Today Poynter.org announced that Investigative Reporters and Editors has recognized CNN’s coverage of the Benghazi attack on September 11, 2012, with an IRE Award (see a segment of the report above). As you might recall, the network had been criticized for some of the methods used in its reporting, which included entering the bombed compound and removing U.S. Ambassador J. Christopher Stevens’ journal from the scene (you can read about it here). Stevens and three others died in the attack.
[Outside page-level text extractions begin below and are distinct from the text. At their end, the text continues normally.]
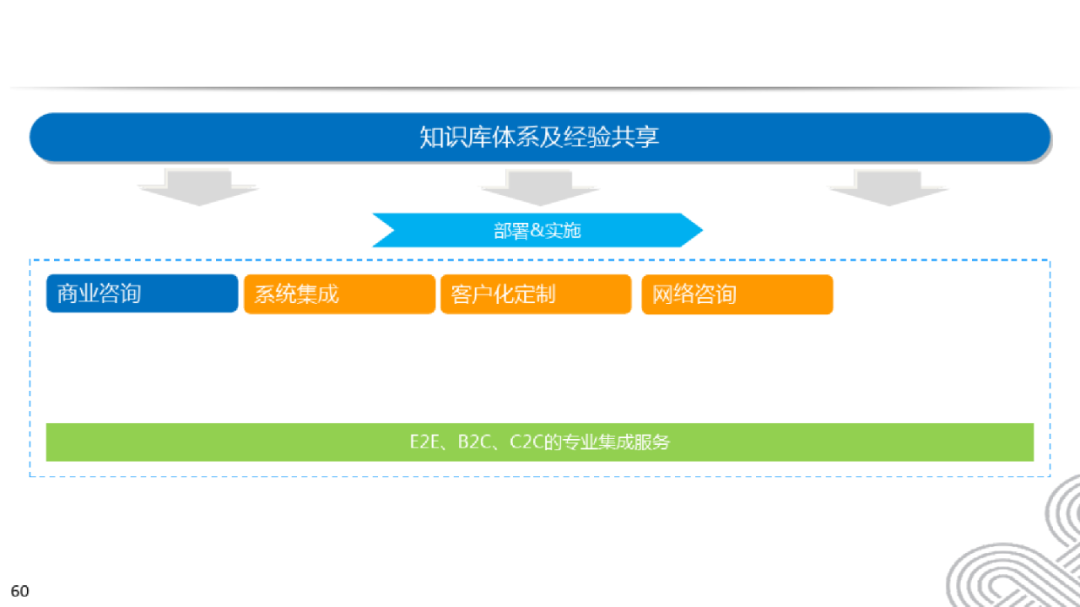 知识库体系及经验共享

部署&实施

商业咨询

系统集成

客户化定制

网络咨询

E2E、B2C、C2C的专业集成服务

60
In its announcement, IRE said of CNN’s coverage: “CNN correspondent Arwa Damon and photojournalist Sarmad Qaseera arrived quickly in Benghazi to find valuable clues in the wide-open but looted and burned ruins of the consulate.” While appropriating the journal in the way that CNN’s correspondent did might itself have amounted to looting, Washington Post columnist Erik Wemple sided with CNN, writing that “Journals enjoy an exalted cone of privacy among civilized people: Hands off. That cone shatters, of course, when we’re talking about the writings of an ambassador who’s been killed in a high-profile attack in a volatile foreign country. Reflections and information in the journal may be of immediate public interest, an imperative that steamrolls any considerations about privacy. Not only was CNN right to read and copy the journal, but also it was obligated by its newsgathering mission to do so.” By taking this position, Wemple cast his argument as a free press vs. government issue, since the State Department had a vested interest in what might have been written in the journal that cast a negative light on the security of the consulate.
I don’t see it that way. I agree that the attack on the consulate was “of immediate public interest;” but did that trump privacy considerations, or at least handling Stevens’ family with more dignity? According to Wemple, “The family of the late ambassador had requested that CNN not issue any reports based on the journal — or even reference its existence — before the family consented.” And CNN had apparently agreed to abide by their wishes. But when CNN’s Anderson Cooper aired the report, it was ostensibly the journal that was referenced as his primary “source.” Said Cooper: “A source familiar with Ambassador Stevens’ thinking said in the months before his death, he talked about being worried about what he called the never-ending security threats, specifically in Benghazi. The source [is] telling us that the ambassador specifically mentioned the rise in Islamic extremism, the growing al-Qaeda presence in Libya, and said that he was on an al-Qaeda hit list.”
Wemple’s and CNN’s strident, damn-the-torpedoes approach toward news gathering is based on an overwhelming case of public interest, a case that “steamrolls any considerations about privacy.” If there were security problems at the consulate that went unaddressed and that resulted in the deaths of four Americans, the public certainly deserves to know about them, particularly if the State Department is either incapable of, or unwilling, to do so. On the other hand, Wemple and CNN should at the least admit that CNN was on thin moral ice in this case, particularly in how it obtained the journal and in how it seemed to have treated Stevens’ family. In the end, to me this was an ethical close call and it should have been noted as such. The fact that it wasn’t (by Wemple at least) seems almost as troubling as CNN’s actions themselves.
IRE, of course, has every right to recognize the reporting of whomever they want. But rewarding the ethically suspicious actions of CNN does nothing to further the cause of journalism ethics and to encourage reporters to exemplify the sort of moral character that truly is deserving of recognition.